Create XML based on text tree - c#

I need to go from a list like this:
/home
/home/room1
/home/room1/subroom
/home/room2
/home/room2/miniroom
/home/room2/bigroom
/home/room2/hugeroom
/home/room3
to an xml file. I've tried using LINQ to XML to do this but I just end up getting confused and not sure what to do from there. Any help is much appreciated!
Edit:
I want the XML file to look something like this:
<home>
<room1>
<subroom>This is a subroom</subroom>
</room1>
<room2>
<miniroom>This is a miniroom</miniroom>
<bigroom>This is a bigroom</bigroom>
<hugeroom>This is a hugeroom</hugeroom>
</room2>
<room3></room3>
</home>
The text inside if the tags ("this is a subroom", etc) is optional, but would be really nice to have!

Ok buddy, here's a solution.
Couple of notes and explanation.
Your text structure can be split up into lines and then again by the slashes into the names of the XML nodes.
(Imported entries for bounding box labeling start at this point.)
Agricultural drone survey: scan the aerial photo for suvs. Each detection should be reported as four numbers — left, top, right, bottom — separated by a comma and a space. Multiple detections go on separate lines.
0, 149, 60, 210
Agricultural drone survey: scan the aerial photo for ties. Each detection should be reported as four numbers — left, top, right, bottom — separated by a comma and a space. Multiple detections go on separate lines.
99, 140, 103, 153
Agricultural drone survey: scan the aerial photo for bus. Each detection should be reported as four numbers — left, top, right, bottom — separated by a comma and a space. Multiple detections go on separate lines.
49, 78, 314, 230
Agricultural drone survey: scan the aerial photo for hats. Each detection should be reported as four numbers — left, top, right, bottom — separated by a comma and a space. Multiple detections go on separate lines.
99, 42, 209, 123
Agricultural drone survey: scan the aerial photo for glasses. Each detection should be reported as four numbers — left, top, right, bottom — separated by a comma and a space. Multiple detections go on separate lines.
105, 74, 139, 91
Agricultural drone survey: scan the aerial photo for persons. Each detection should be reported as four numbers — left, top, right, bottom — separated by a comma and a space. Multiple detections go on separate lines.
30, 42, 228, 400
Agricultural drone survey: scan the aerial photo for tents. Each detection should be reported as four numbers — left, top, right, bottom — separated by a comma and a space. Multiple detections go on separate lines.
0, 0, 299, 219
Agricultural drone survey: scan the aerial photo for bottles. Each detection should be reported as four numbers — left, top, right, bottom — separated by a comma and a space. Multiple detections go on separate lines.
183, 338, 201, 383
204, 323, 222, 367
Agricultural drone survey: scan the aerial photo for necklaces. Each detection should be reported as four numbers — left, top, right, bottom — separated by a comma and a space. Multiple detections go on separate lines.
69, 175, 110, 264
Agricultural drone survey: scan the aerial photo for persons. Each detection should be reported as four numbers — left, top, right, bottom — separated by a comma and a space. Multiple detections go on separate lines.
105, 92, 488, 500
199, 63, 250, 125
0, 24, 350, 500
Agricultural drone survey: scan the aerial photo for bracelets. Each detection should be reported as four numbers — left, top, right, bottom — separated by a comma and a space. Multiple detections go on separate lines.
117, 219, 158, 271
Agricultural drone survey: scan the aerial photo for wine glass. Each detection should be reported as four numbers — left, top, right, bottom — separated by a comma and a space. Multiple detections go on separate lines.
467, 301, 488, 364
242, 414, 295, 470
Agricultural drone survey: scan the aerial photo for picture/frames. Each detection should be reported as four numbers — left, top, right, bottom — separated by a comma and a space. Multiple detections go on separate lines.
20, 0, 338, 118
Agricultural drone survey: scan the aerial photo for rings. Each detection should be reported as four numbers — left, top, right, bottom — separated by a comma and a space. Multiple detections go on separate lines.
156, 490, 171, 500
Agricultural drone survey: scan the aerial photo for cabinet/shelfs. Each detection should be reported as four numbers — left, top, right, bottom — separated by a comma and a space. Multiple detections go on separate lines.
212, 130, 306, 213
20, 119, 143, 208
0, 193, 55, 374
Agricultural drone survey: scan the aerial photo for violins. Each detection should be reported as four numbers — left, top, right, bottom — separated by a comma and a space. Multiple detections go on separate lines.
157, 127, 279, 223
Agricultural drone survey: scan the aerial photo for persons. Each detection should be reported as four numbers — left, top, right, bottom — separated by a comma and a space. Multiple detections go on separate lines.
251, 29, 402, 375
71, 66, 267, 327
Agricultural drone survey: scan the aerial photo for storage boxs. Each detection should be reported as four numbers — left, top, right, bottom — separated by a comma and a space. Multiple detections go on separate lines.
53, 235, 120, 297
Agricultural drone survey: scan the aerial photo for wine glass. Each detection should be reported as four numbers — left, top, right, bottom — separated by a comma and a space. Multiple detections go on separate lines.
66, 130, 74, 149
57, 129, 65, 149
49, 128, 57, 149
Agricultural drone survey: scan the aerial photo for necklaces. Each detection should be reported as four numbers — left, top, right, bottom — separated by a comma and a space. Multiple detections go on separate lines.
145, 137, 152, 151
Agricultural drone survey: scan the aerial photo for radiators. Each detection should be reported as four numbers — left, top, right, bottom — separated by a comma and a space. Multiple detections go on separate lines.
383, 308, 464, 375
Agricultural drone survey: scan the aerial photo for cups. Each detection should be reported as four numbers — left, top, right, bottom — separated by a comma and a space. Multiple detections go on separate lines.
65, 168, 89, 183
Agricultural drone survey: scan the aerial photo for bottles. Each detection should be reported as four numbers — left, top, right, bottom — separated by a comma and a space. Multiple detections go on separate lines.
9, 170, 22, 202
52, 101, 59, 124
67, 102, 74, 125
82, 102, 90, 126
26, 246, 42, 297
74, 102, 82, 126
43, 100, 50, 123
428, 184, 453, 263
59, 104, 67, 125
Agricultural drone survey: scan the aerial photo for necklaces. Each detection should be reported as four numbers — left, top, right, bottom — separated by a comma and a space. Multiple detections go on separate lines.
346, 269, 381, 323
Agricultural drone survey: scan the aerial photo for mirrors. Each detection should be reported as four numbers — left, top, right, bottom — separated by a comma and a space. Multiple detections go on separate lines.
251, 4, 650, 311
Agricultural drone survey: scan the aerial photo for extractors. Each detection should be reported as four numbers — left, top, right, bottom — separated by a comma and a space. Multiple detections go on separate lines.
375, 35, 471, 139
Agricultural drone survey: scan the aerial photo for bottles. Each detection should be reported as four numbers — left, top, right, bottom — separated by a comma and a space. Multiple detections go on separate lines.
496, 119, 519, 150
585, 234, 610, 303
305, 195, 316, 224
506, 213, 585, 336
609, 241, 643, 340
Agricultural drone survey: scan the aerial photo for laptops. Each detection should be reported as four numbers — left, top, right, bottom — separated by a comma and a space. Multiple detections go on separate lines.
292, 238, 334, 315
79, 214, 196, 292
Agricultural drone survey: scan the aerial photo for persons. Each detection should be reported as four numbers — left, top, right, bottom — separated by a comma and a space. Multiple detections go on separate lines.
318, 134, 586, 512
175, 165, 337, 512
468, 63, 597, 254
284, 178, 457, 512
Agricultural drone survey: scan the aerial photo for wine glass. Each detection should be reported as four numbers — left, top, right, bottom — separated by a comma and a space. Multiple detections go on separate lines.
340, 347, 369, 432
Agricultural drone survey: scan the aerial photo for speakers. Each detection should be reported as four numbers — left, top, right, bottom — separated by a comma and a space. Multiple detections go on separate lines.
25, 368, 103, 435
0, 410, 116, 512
If you think of the text in this way, you get a list of "lines" broken into a list of
names.
/home
First of all, the first line /home is the root of the XML; we can get rid of it and just create and XDocument object with that name as the root element;
var xDoc = new XDocument("home");
Of course we don't want to hard code things but this is just an example. Now, on to the real work:
/home/room1/
/home/room1/bigroom
etc...
as a List<T> then it will look like this
myList = new List<List<string>>();
... [ add the items ]
myList[0][0] = home
myList[0][1] = room1
myList[1][0] = home
myList[1][1] = room1
myList[1][2] = bigroom
So what we can do to get the above structure is use string.Split() multiple times to break your text first into lines, then into parts of each line, and end up with a multidimensional array-style List<T> that contains List<T> objects, in this case, List<List<string>>.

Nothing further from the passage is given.